Short task. Pick up the article about low-priced stocks amid Fed rate-hike expectations right after its final sentence and keep writing.

Document text.
################

Currently, the market is pricing in a quarter-point rate hike, even though some argue for a pause on increases, given the recent banking sector tumult. Therefore, it could be an opportune time to load up some fundamentally sound stocks, United Microelectronics Corporation (UMC), Arcos Dorados Holdings Inc. (ARCO), and Berry Corporation (BRY) trading at attractive valuations.
Last week, the Labor Department reported that the Consumer Price Index (CPI) increased 0.4% in February and 6% year-over-year. Despite persistent tightening over the past year, inflation remains much above the Fed’s desired 2% level.
High inflation and strong nonfarm payroll additions in February will likely keep the Federal Reserve on track for another interest rate hike. On the contrary, the banking sector turmoil of late has kindled speculations that the central bank could pause the rate hikes as capital markets turn jittery.
However, after a nervous week for banks and their customers, Treasury Secretary Janet Yellen’s recent comments instilled some reassurances that the bank collapse fallout will be contained and the government could backstop more deposits if necessary for smaller lenders.
According to CME Group’s FedWatch tool, traders now are pricing in a more than 80% chance of a quarter-point rate hike when the Fed wraps its two-day policy meeting on Wednesday.
Furthermore, as a result of the recent fallout in the financial sector, BofA’s economist Michael Gapen expects a mild recession in the latter half of the year with a 1% peak-to-trough decline in Gross Domestic Product (GDP). Therefore, the stock market will likely remain under pressure in the upcoming months.
However, it might be one of the best times to invest in quality stocks. Therefore, investors looking to buy stocks under $10 could consider UMC, ARCO, and BRY this month. These stocks possess strong fundamentals and solid growth prospects.
United Microelectronics Corporation (UMC)
Headquartered in Hsinchu City, Taiwan, UMC is a global semiconductor foundry that operates through two segments: Wafer Fabrication and New Business. It offers high-quality IC fabrication services, focusing on logic and various specialty technologies to all electronics industry sectors.
On March 7, UMC and Infineon Technologies AG (IFNNY) strengthened their automotive partnership with a long-term agreement to increase the production capacity of IFNNY’s high-performance automotive microcontroller to serve in the fast-growing automotive market. This multi-year supply agreement reflects a strong endorsement of UMC’s manufacturing capability and operational excellence over its peers.
In the same month, the company unveiled its 28eHV+ platform, the newest enhancement to its industry-leading 28nm embedded high voltage (eHV) technology. With greater power efficiency and premium visual quality, 28eHV+ is an ideal display driver solution to power next-generation displays in wireless, VR/AR, and IoT applications.
On February 1, UMC and Cadence Design Systems, Inc. (CDNS) announced that the Cadence® 3D-IC reference flow, featuring the Integrity™ 3D-IC Platform, had been certified for UMC’s chip stacking technologies, enabling faster time to market. UMC’s hybrid bonding solutions efficiently support the integration across a broad range of technology nodes suitable for edge AI, image processing, and wireless communication applications.

################

[Collected data]
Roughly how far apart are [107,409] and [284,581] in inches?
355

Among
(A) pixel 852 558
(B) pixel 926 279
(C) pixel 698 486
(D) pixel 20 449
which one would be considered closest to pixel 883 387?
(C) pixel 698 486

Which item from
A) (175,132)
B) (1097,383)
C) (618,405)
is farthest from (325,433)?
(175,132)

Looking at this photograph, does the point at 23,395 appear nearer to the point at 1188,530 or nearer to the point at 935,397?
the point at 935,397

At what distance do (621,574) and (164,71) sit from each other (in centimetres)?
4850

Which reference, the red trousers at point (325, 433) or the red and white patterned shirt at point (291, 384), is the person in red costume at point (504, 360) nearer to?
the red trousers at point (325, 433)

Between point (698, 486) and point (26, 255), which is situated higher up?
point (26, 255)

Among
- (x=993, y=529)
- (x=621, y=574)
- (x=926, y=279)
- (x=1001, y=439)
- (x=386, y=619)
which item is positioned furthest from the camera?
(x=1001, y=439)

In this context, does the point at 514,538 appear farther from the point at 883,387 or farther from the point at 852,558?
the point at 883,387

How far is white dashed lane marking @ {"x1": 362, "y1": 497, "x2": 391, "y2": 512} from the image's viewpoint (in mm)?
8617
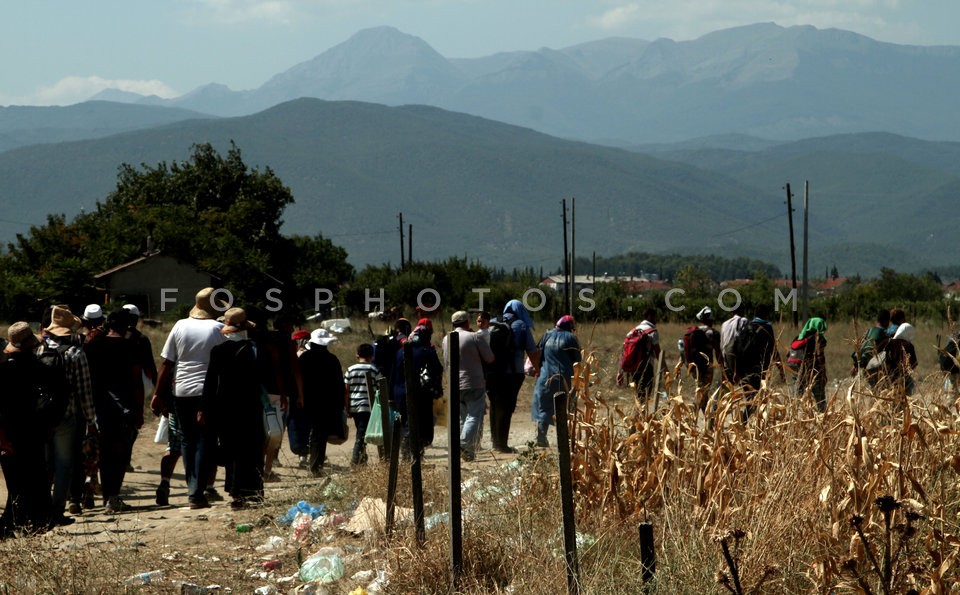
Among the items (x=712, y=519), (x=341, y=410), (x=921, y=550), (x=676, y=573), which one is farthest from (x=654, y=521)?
(x=341, y=410)

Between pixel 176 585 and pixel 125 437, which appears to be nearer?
pixel 176 585

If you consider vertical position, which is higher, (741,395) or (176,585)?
(741,395)

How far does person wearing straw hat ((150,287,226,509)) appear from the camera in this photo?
32.0 feet

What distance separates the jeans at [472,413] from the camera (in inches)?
504

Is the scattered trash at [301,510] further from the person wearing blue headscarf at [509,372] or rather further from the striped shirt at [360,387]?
the person wearing blue headscarf at [509,372]

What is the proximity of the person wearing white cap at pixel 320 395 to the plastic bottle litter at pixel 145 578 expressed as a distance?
5003mm

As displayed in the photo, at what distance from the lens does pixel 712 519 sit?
688cm

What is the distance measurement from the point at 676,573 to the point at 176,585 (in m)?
2.77

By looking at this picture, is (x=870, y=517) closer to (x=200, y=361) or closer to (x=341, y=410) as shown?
(x=200, y=361)

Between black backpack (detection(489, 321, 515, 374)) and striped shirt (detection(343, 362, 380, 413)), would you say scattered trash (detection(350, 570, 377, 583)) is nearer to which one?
striped shirt (detection(343, 362, 380, 413))

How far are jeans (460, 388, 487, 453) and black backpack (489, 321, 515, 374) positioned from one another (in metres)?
0.87

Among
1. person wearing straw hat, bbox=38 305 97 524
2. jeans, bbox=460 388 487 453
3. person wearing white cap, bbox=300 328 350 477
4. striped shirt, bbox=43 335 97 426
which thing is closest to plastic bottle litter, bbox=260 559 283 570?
person wearing straw hat, bbox=38 305 97 524

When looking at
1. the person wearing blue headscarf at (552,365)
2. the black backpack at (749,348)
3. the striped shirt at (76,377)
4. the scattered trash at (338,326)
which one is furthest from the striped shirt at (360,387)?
the scattered trash at (338,326)

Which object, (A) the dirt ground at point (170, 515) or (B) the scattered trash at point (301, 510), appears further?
(B) the scattered trash at point (301, 510)
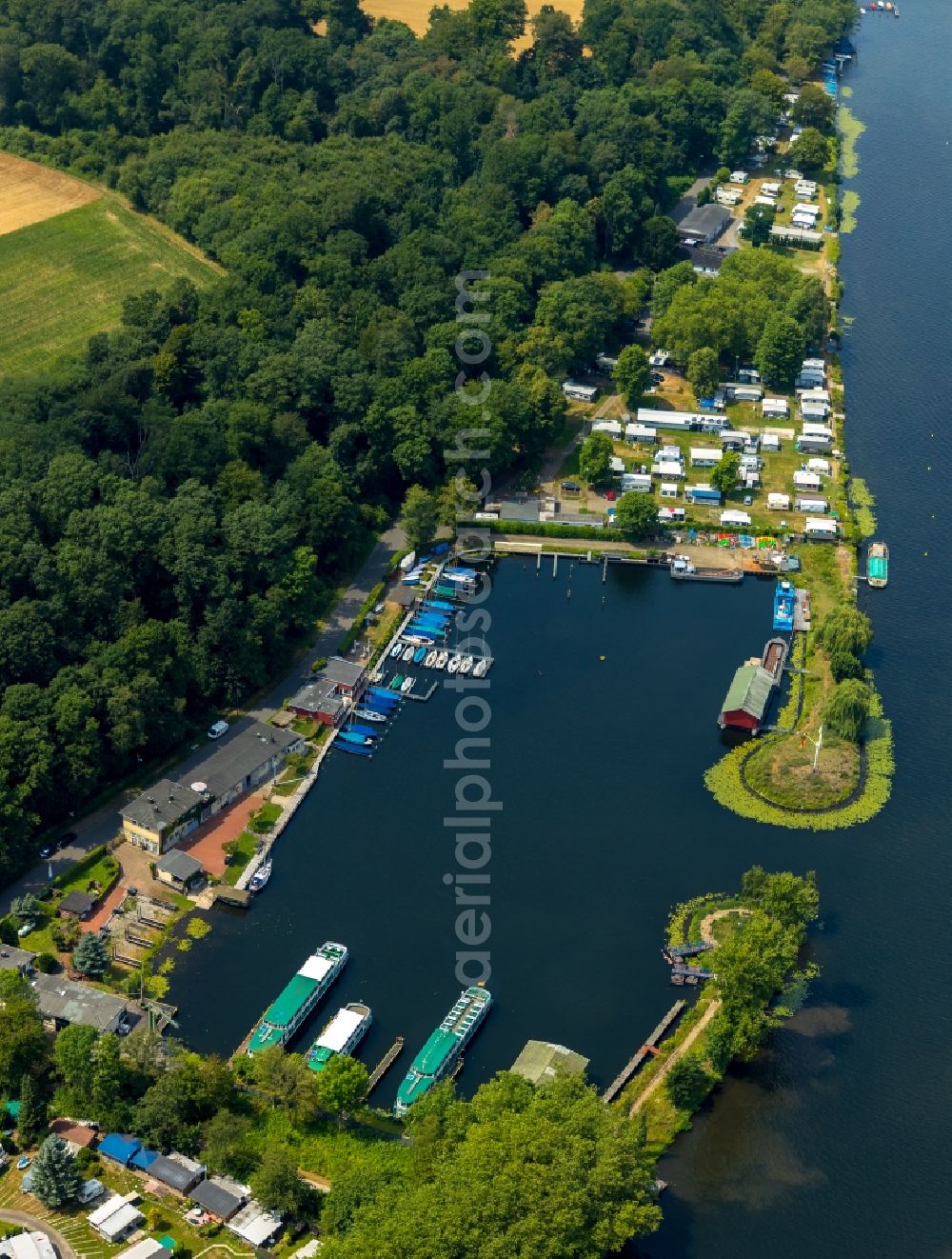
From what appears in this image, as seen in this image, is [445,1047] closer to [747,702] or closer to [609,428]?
[747,702]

################

Task output.
Osbert Cheng, vice president of device technology development & design support at UMC, stated, “Cost-effectiveness and design reliability are the pillars of UMC’s hybrid bonding technologies, and this collaboration with Cadence provides mutual customers with both, helping them reap the benefits of 3D structures while also accelerating the time needed to complete their integrated designs.”
In terms of forward non-GAAP P/E, UMC is trading at 11x, 45.9% lower than the industry average of 20.35x. Its forward EV/EBITDA multiple of 5.02 is 62.6% lower than the industry average of 13.43x. In addition, the stock’s forward EV/EBIT ratio of 8.46 compare with the industry average of 16.22.
UMC’s operating revenues increased 14.8% year-over-year to NT$67.84 billion ($2.22 billion) for the fourth quarter that ended December 31, 2022. Its gross profit increased 26.1% year-over-year to NT$29.12 billion ($953.10 million). The company’s net income increased 19.6% year-over-year to NT$19.07 billion ($625.71 million), while its EPS came in at NT$1.54, representing an increase of 18.5% year-over-year.
The stock’s trailing-12-month net income margin of 31.29% is significantly higher than the industry average of 2.70%. Likewise, its trailing-12-month ROTA and CAPEX/Sales of 16.36% and 28.75% compare to the industry averages of 1.15% and 2.44%, respectively.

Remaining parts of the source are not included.